● WHAT THE TASK REQUIRES
The task calls for every entry to be printed word for word, without the images.

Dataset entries
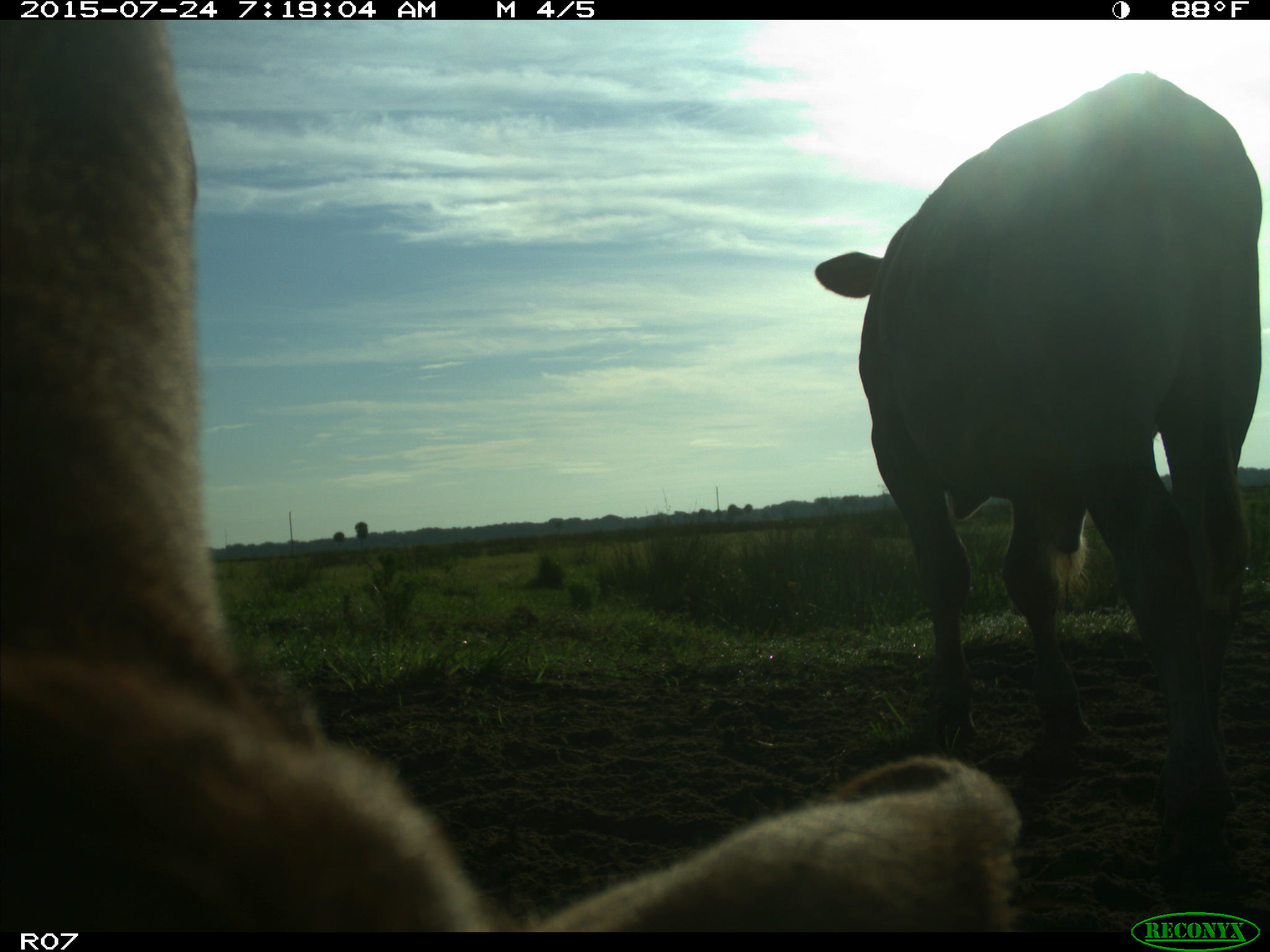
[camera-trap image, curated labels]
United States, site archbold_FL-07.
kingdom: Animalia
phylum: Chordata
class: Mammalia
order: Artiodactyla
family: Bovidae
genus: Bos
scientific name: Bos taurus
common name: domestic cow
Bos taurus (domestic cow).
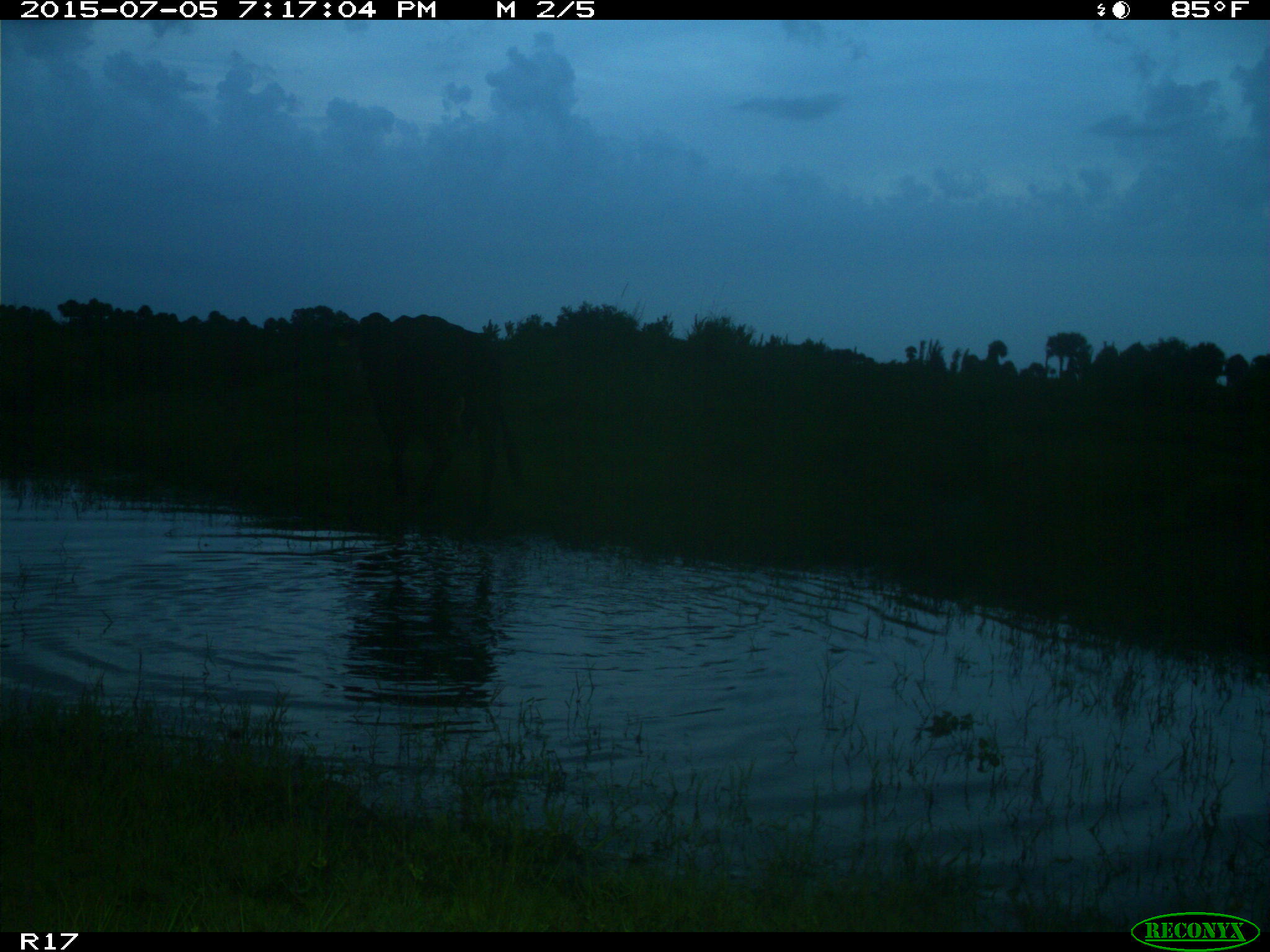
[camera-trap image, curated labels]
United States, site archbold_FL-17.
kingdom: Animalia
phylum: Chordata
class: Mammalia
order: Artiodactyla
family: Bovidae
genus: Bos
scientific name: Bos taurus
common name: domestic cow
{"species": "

● ANSWER AREA
[camera-trap image, curated labels]
United States, site archbold_FL-07.
kingdom: Animalia
phylum: Chordata
class: Mammalia
order: Artiodactyla
family: Bovidae
genus: Bos
scientific name: Bos taurus
common name: domestic cow
Bos taurus (domestic cow).
[camera-trap image, curated labels]
United States, site archbold_FL-17.
kingdom: Animalia
phylum: Chordata
class: Mammalia
order: Artiodactyla
family: Bovidae
genus: Bos
scientific name: Bos taurus
common name: domestic cow
{"species": "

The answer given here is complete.